Asylum cases nationally are on the rise. According to the Department of Homeland Security, 63,400 asylum cases were filed (covering 86,597 principals, spouses, and children) in 2002 — a whopping 10,522 asylum applications alone have come from petitioners wanting to get away from the People’s Republic of China. In addition to China, the 2002 asylum applications came for petitioners trying to avoid returning to 33 other Asian countries. The 2002 asylum petitioners also came from 36 European countries, 44 African countries, and 19 countries in Central and South America and the Caribbean.
Many of these applications are resolved (some are granted' — I’m told 35 percent— while others are denied) by asylum officers. Only the unresolved cases reach the hearing rooms of immigration judges. And the number, as we have seen, is staggering.
Contested asylum hearings themselves are not the sedate, high-tech proceedings one often sees in the courtroom of a United States district judge. Immigration judges have no court reporters — they record the proceedings on 30-minute cassette tapes which they themselves mark and flip over when one side of a tape is filled. Much of the testimony they hear comes through interpreters. Imagine conducting hearings involving asylum applicants from Kazakhstan, Bangladesh, Sri Lanka, Yemen, and Mauritania over a 2-week period when none of the petitioners have a meaningful grasp of English.
To win a grant of asylum, a petitioner must establish that he is unable or unwilling to return to his home country because of past persecution or a well-founded fear of future persecution on account of race, religion, nationality, membership in a particular social group, or political opinion. INS v. Elias-Zacarias, 502 U.S. 478, 481, 112 S.Ct. 812, 117 L.Ed.2d 38 (1992). Because 100 percent of asylum petitioners want to stay in this country, but less than 100 percent are entitled to asylum, an immigration judge must be alert to the fact that some petitioners will embellish their claims to increase their chances of success. On the other hand, an immigra*562tion judge must be sensitive to the suffering and fears of petitioners who are genuinely entitled to asylum in this country. A healthy balance of sympathy and skepticism is a job requirement for a good immigration judge. Attaining that balance is what makes the job of an immigration judge, in my view, excruciatingly difficult.

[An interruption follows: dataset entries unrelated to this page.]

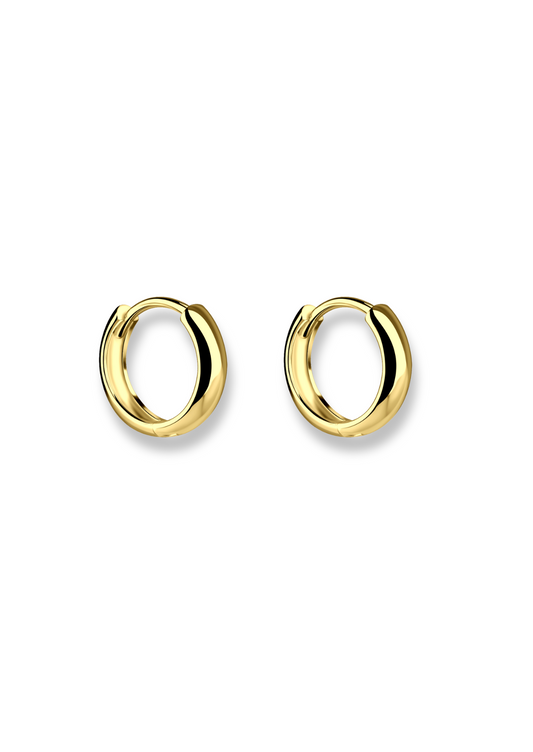 The Shimmer 14ct Gold Vermeil Hoop Earrings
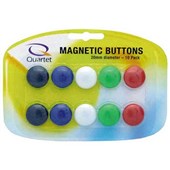 Quartet Magnetic Buttons Pk10 Assorted Colours 20mm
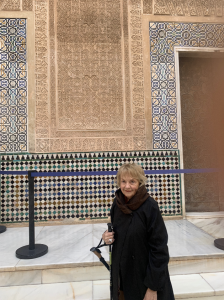 Mrs. O in the Alhambra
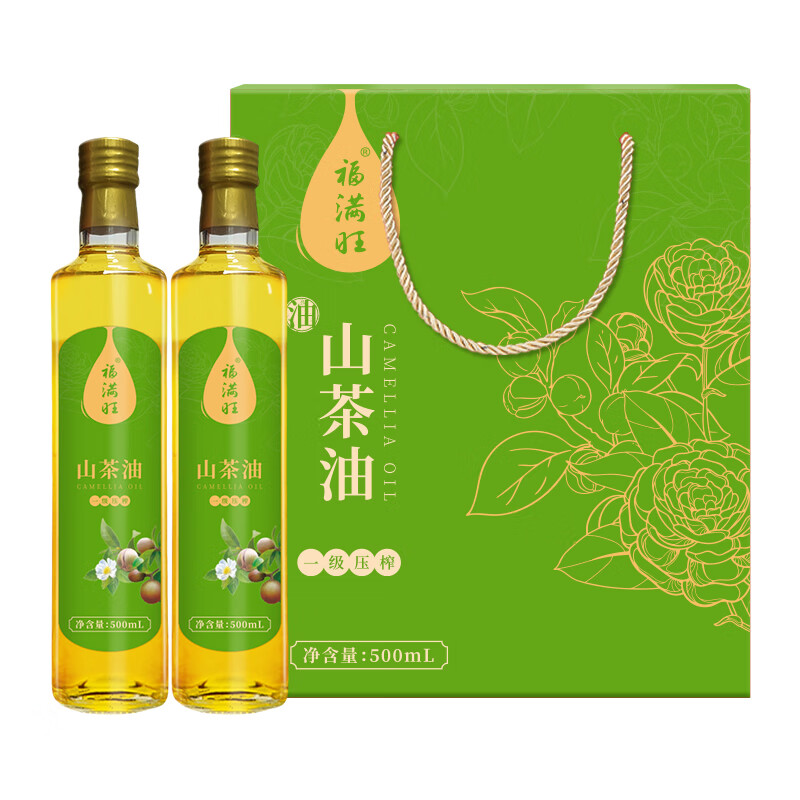 福满旺山茶油500ML*2礼盒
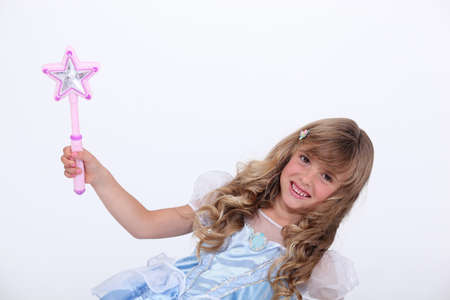 Little girl dressed as a fairyの写真素材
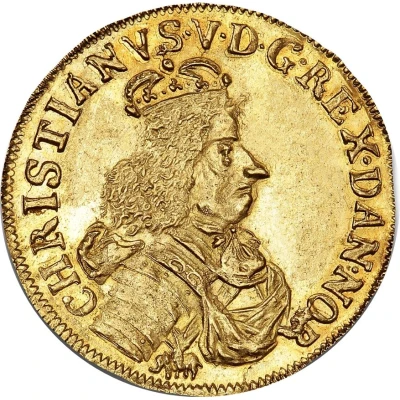 1 Ducat - Christian V front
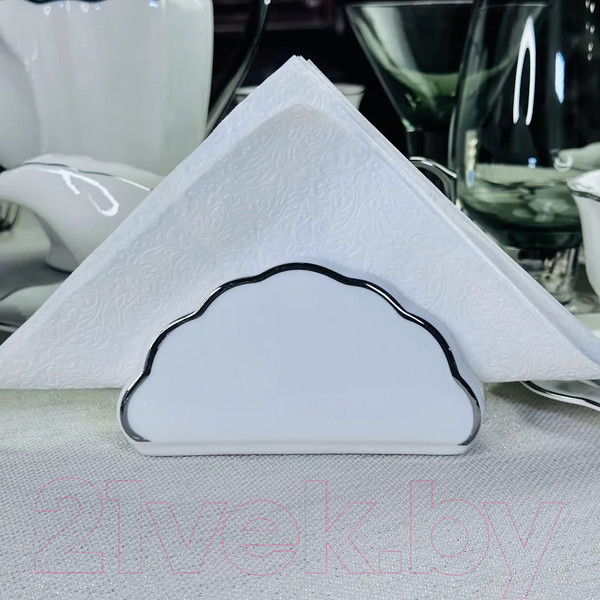 Изображение товара Салфетница Lenardi Magnolia Silver 205-599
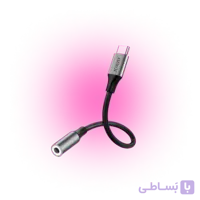 مبدل USB-C به 3.5 میلی متری جووی مدل TC-19 طول 0.12 متر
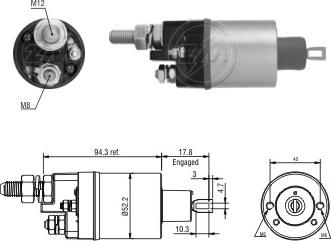 ERA ZM486 - Тяговое реле, соленоид, стартер autospares.lv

All in all, considering the difficult cases they hear day in and day out, I am of the view that immigration judges do a fairly good job. Are they perfect? No. Should we expect their decisions to be airtight? No. Perfection, I think, is simply impossible given their heavy work load, lack of resources, and the complexities involved in the cases they hear. In our two cases today, the immigration judges (Cuevas in Guchshenkov and Smith in Dimitrov) give us oral opinions that when transcribed run 10 and 16 pages long, respectively. The decisions demonstrate, as far as I’m concerned, that these judges have tried to discharge their responsibilities in a fair and professional manner. This court should not be so quick to criticize their efforts.